Jika hal itu memang benar adanya, apakah virus itu harus dibiarkan tanpa adanya
upaya preventif? Tentu saja tidak, karena hal itu akan memberikan dampak
negatif.
Era
revolusi industri 4.0 merupakan era yang sudah serba digital, baik itu akan
mempengaruhi aktivitas yang dilakukan oleh manusia. Aktivitas itu adalah
politik, sosial, ekonomi, kultural, agama, pendidikan dll. Kecanggihan tekhnologi informasi telah
menciptakan sebuah ruang baru yang bersifat artifisial dan maya atau
cyberspace” (Yasraf Amir Piliang). Hal itu tentu harus disikapi dengan
meningkatkan kualitas SDM yang ada di Nusa Tenggara Barat lewat jalur
pendidikan yang formal ataupun nonformal. Salah satu pendidikan yang dimaksud
adalah pendidikan anti korupsi sejak dini. Pendidikan disini bukan hanya
transfer of knowledge tapi bagaimana dalam membentuk karakter serta penanaman
nilai-nilai moral. H.A.R. Tilaar menambahkan pendidikan tidak hanya menciptakan
manusia yang pintar, tetapi juga berbudaya.
Sehingga
perlu kemudian pendidikan anti korupsi sejak dini menjadi sentral dalam upaya
preventif terjadinya korupsi baik secara sistematis, terstruktur dan masif. Pendidikan
anti korupsi sejak dini harus pula menjadi slogan yang harus dipahami secara
tekstual serta diejahwantahkan secara kontekstual.
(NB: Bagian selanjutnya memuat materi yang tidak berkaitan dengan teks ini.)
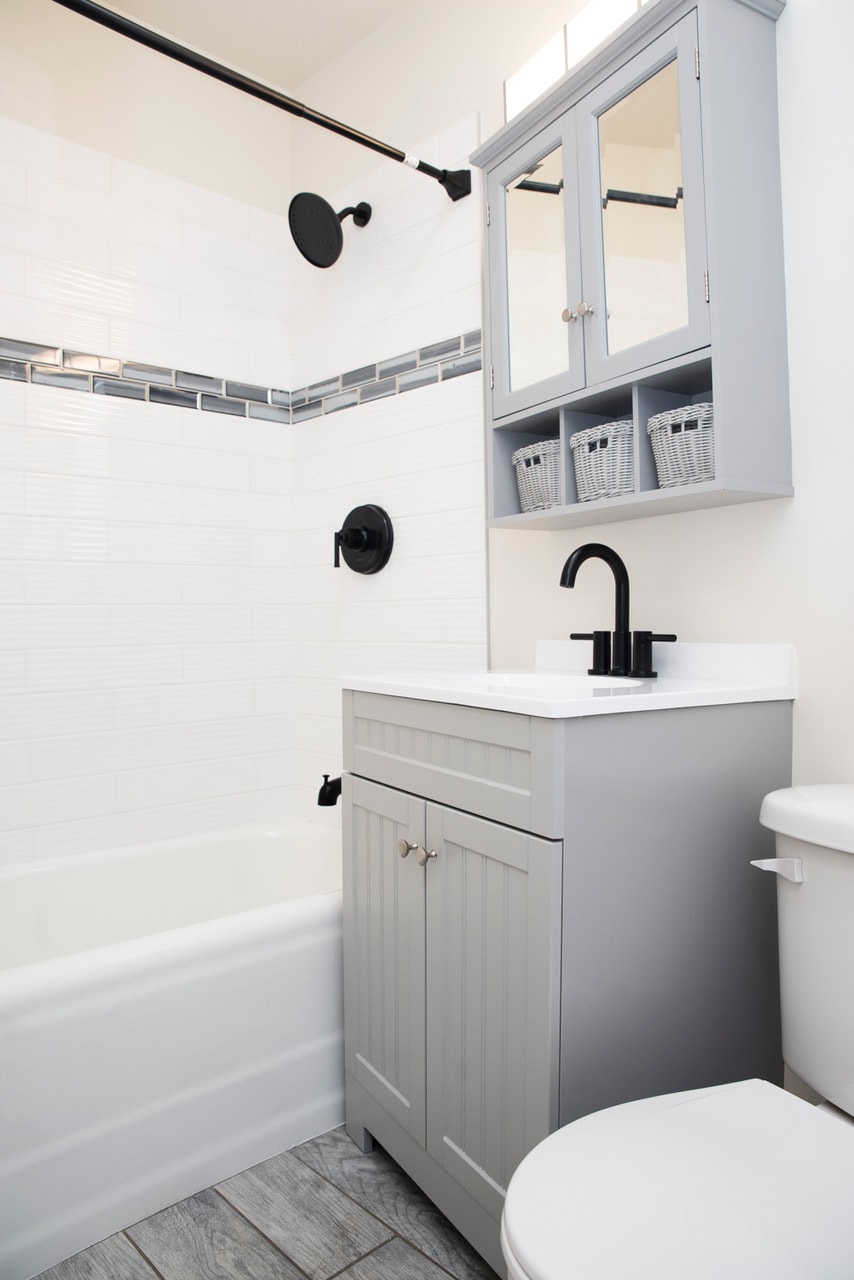 Building Photo - 3837 N Greenview Ave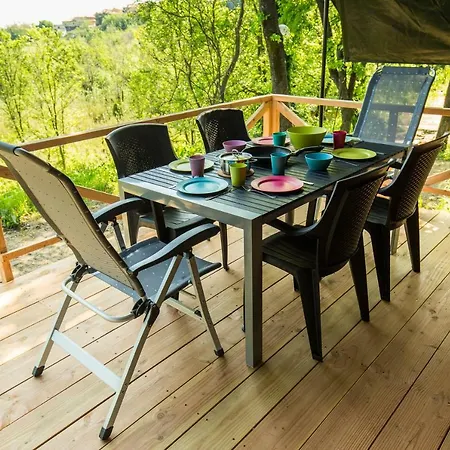 Safari Tent At Vakantiepark Walsdorf Tente de luxe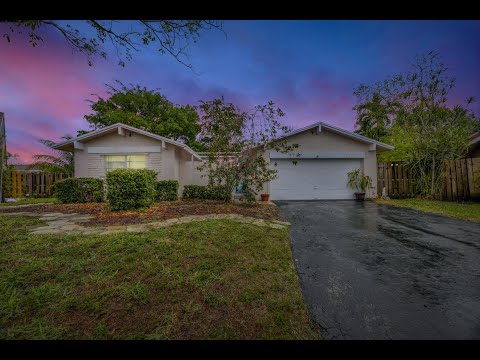 9300 Northwest 38th Place, Sunrise, FL home video tour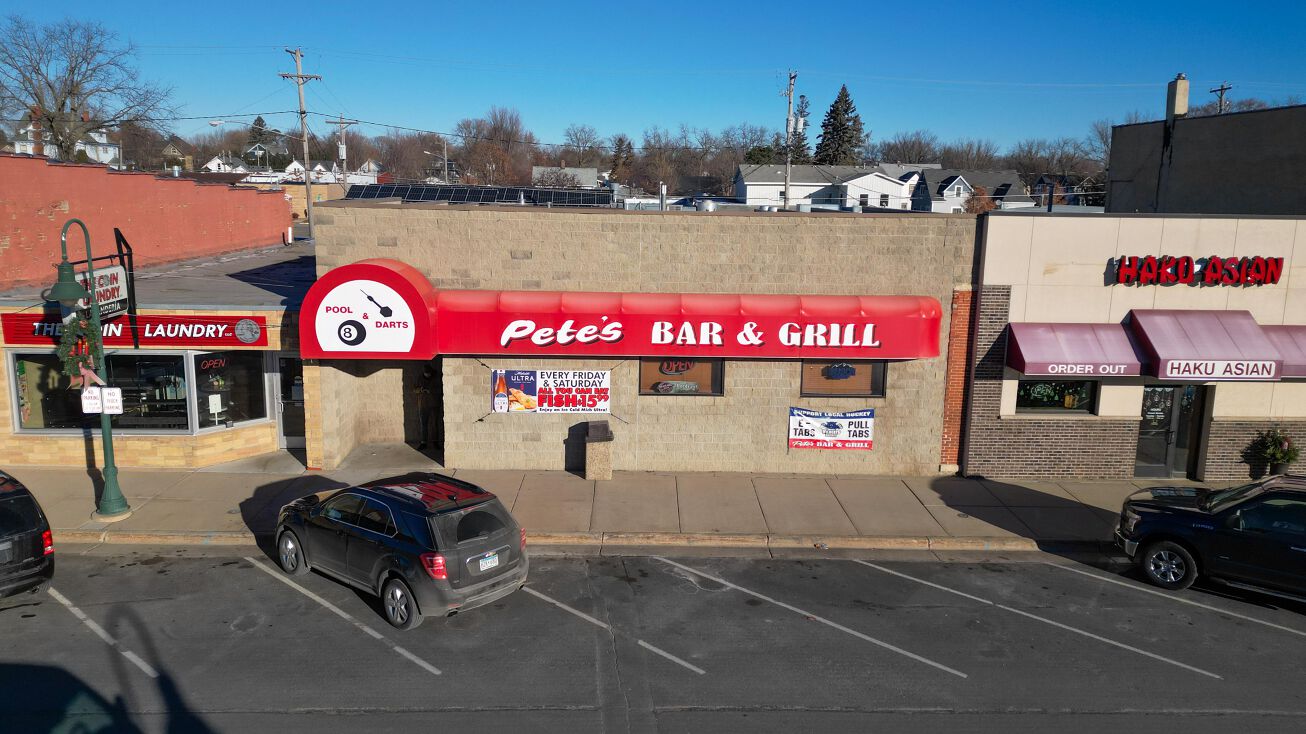 27 W Main St, Kasson, MN 55944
Nilai-nilai yang termuat
dalam pendidikan anti korupsi harus menjadi suntikan serta suplemen dalam
menghadapi kekacauan, keacakan (cheos) yang terjadi. Rantai korupsi yang
sistematis, terstruktur serta masif harus diputus lewat pendidikan anti korupsi
sejak dini serta dilanjutkan dengan pendidikan pada jenjang-jenjang berikutnya
secara kontinu. Sehingga, apa yang diharapkan oleh semua elemen masyarakat
tercapai dan sila ke lima pancasila “keadilan sosial bagi seluruh rakyat
Indonesia” terejahwantahkan secara utuh.
inti wacana ini menarik dan sangat benar, karena menurut saya, musuh yang paling besar, ganas dan sesungguhnya sangat membunuh dengan kejam ialah korupsi. perlu filter, dan landasan yg kuat, sehingga munculnya generasi baru tidak terkontaminasi virus tersebut.